──────── Recorded data

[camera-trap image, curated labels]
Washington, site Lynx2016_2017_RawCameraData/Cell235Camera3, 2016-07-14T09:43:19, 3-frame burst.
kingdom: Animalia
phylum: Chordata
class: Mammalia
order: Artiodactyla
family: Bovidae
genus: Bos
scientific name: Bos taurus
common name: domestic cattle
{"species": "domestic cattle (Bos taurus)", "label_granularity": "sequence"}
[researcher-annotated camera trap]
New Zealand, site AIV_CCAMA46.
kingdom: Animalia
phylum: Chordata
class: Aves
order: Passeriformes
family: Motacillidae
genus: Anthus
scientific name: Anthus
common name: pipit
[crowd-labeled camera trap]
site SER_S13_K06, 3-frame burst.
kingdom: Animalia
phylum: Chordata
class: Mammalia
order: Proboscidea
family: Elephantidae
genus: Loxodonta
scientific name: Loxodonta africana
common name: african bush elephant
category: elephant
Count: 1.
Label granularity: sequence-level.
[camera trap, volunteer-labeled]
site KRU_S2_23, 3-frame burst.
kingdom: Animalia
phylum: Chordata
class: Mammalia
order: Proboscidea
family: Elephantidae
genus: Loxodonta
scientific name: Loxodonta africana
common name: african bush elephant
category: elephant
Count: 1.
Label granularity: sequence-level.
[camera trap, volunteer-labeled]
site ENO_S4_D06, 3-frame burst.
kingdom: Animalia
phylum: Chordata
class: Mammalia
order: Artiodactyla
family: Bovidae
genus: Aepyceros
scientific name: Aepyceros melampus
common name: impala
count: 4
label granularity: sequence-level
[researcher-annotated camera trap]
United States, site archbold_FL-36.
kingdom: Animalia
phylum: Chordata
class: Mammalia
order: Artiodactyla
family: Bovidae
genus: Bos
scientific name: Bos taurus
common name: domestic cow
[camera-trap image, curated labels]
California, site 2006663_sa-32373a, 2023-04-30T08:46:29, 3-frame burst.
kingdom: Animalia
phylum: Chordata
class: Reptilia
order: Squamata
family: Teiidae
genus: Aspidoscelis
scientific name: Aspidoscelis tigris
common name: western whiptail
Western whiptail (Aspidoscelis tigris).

────────────────

Report every line above that has the string "cattle" in it.

common name: domestic cattle
{"species": "domestic cattle (Bos taurus)", "label_granularity": "sequence"}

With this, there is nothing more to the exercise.